Se dice que el primer flipbook se vio en septiembre de 1868, patentado por John Barnes Linnet con el nombre de kineógrafo (“imagen en movimiento”).
Lo interesante del flipbook es que no necesita de grandes producciones ni materiales. Papel, lápiz y dedo. Práctico, manual, activo. El espectador cumple una función: si no mueve su pulgar, no hay película (o libro).
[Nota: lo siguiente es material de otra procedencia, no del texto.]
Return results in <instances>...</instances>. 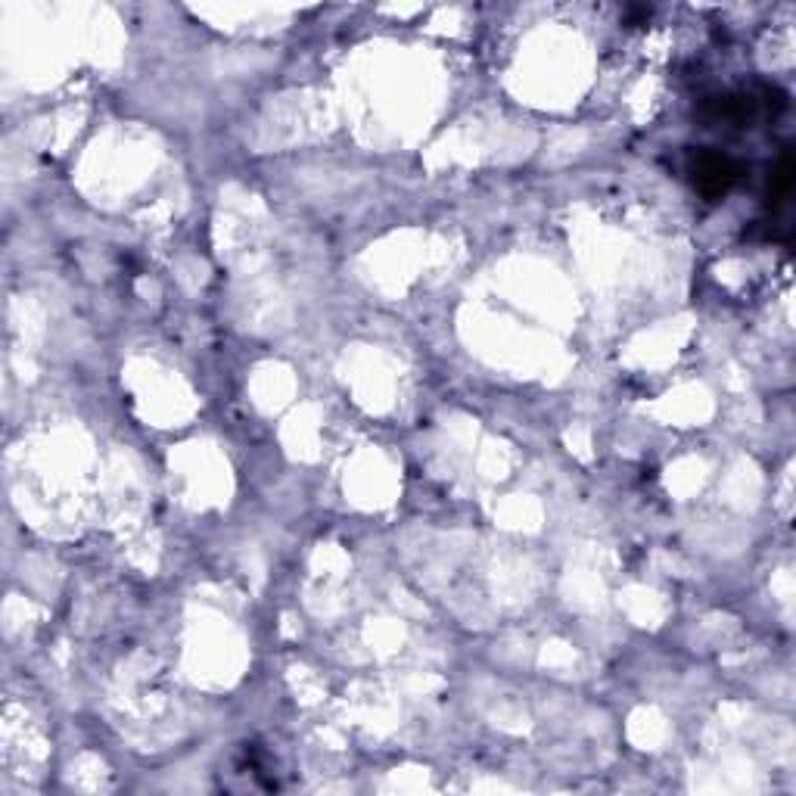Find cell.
<instances>
[{
    "instance_id": "obj_1",
    "label": "cell",
    "mask_w": 796,
    "mask_h": 796,
    "mask_svg": "<svg viewBox=\"0 0 796 796\" xmlns=\"http://www.w3.org/2000/svg\"><path fill=\"white\" fill-rule=\"evenodd\" d=\"M737 178H741V168L725 156H706L697 162V181L706 193H725Z\"/></svg>"
}]
</instances>
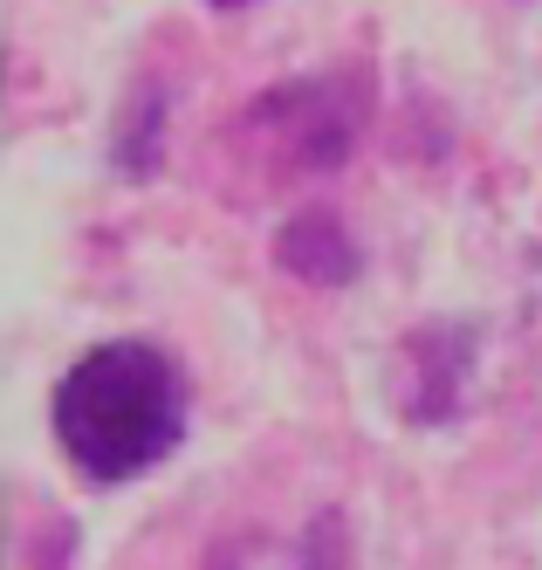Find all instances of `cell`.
<instances>
[{
  "label": "cell",
  "instance_id": "6da1fadb",
  "mask_svg": "<svg viewBox=\"0 0 542 570\" xmlns=\"http://www.w3.org/2000/svg\"><path fill=\"white\" fill-rule=\"evenodd\" d=\"M186 413H193L186 364L145 337H110L82 351L49 399V426L90 488H124L165 468L186 440Z\"/></svg>",
  "mask_w": 542,
  "mask_h": 570
},
{
  "label": "cell",
  "instance_id": "7a4b0ae2",
  "mask_svg": "<svg viewBox=\"0 0 542 570\" xmlns=\"http://www.w3.org/2000/svg\"><path fill=\"white\" fill-rule=\"evenodd\" d=\"M371 117V83L364 69H329V76H296L275 83L262 97H247L234 138L255 145V158H268V173H337L364 138Z\"/></svg>",
  "mask_w": 542,
  "mask_h": 570
},
{
  "label": "cell",
  "instance_id": "3957f363",
  "mask_svg": "<svg viewBox=\"0 0 542 570\" xmlns=\"http://www.w3.org/2000/svg\"><path fill=\"white\" fill-rule=\"evenodd\" d=\"M474 323H420L398 344V405L412 426H440L461 413V385L474 372Z\"/></svg>",
  "mask_w": 542,
  "mask_h": 570
},
{
  "label": "cell",
  "instance_id": "277c9868",
  "mask_svg": "<svg viewBox=\"0 0 542 570\" xmlns=\"http://www.w3.org/2000/svg\"><path fill=\"white\" fill-rule=\"evenodd\" d=\"M275 268L309 282V289H351L357 268H364V248L344 214L329 207H296L282 227H275Z\"/></svg>",
  "mask_w": 542,
  "mask_h": 570
},
{
  "label": "cell",
  "instance_id": "5b68a950",
  "mask_svg": "<svg viewBox=\"0 0 542 570\" xmlns=\"http://www.w3.org/2000/svg\"><path fill=\"white\" fill-rule=\"evenodd\" d=\"M165 110H173V104H165L158 83L131 90V104H124L117 131H110V166L124 179H151L158 173V158H165Z\"/></svg>",
  "mask_w": 542,
  "mask_h": 570
},
{
  "label": "cell",
  "instance_id": "8992f818",
  "mask_svg": "<svg viewBox=\"0 0 542 570\" xmlns=\"http://www.w3.org/2000/svg\"><path fill=\"white\" fill-rule=\"evenodd\" d=\"M206 8H255V0H206Z\"/></svg>",
  "mask_w": 542,
  "mask_h": 570
}]
</instances>
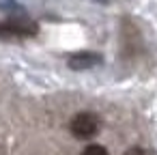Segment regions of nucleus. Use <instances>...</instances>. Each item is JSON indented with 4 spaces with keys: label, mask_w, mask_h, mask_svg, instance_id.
I'll return each instance as SVG.
<instances>
[{
    "label": "nucleus",
    "mask_w": 157,
    "mask_h": 155,
    "mask_svg": "<svg viewBox=\"0 0 157 155\" xmlns=\"http://www.w3.org/2000/svg\"><path fill=\"white\" fill-rule=\"evenodd\" d=\"M101 63V56L95 52H78L69 56V67L71 69H90Z\"/></svg>",
    "instance_id": "3"
},
{
    "label": "nucleus",
    "mask_w": 157,
    "mask_h": 155,
    "mask_svg": "<svg viewBox=\"0 0 157 155\" xmlns=\"http://www.w3.org/2000/svg\"><path fill=\"white\" fill-rule=\"evenodd\" d=\"M37 35V24L26 17H11L0 22V39H22Z\"/></svg>",
    "instance_id": "2"
},
{
    "label": "nucleus",
    "mask_w": 157,
    "mask_h": 155,
    "mask_svg": "<svg viewBox=\"0 0 157 155\" xmlns=\"http://www.w3.org/2000/svg\"><path fill=\"white\" fill-rule=\"evenodd\" d=\"M80 155H110V151H108V146L101 144V142H88V144L80 151Z\"/></svg>",
    "instance_id": "4"
},
{
    "label": "nucleus",
    "mask_w": 157,
    "mask_h": 155,
    "mask_svg": "<svg viewBox=\"0 0 157 155\" xmlns=\"http://www.w3.org/2000/svg\"><path fill=\"white\" fill-rule=\"evenodd\" d=\"M99 129H101V118L93 110L75 112L67 123V131L73 140H93L99 134Z\"/></svg>",
    "instance_id": "1"
}]
</instances>
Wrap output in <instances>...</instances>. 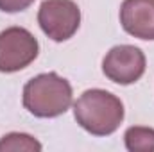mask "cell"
Instances as JSON below:
<instances>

Para adelante, para atrás, sin indicaciones, sin prisa o con mucha. Se “hace la película”. Un libro en imágenes, imágenes en un libro y el movimiento. Eso es un folioscopio.
El flipbook ha servido y sirve aún de comodín. Es un objeto que vale por sí mismo, de eso no cabe duda, pero también forma combo con otros formatos para, por ejemplo, campañas publicitarias. En el cine, la Metro Goldwyn Meyer ha utilizado la imagen de grandes estrellas en flipbooks o como parte de la promoción de ciertas películas como: Fargo, Terminator, Matrix, Star Wars o Spider Man. Las series no se han quedado atrás y el bebé danzarín de la reconocida Ally Mcbeal, se pasea en formato a flipbook por Internet hace ya un tiempo.
Para concebir un folioscopio no hacen falta grandes alardes, tan solo lápiz, papel, imaginación y un dedo pulgar activo. También puede interesarte el programa Flipbook Printer, el cual permite realizar un folioscopio con un máximo de 200 frames, a partir de fotografías o vídeos.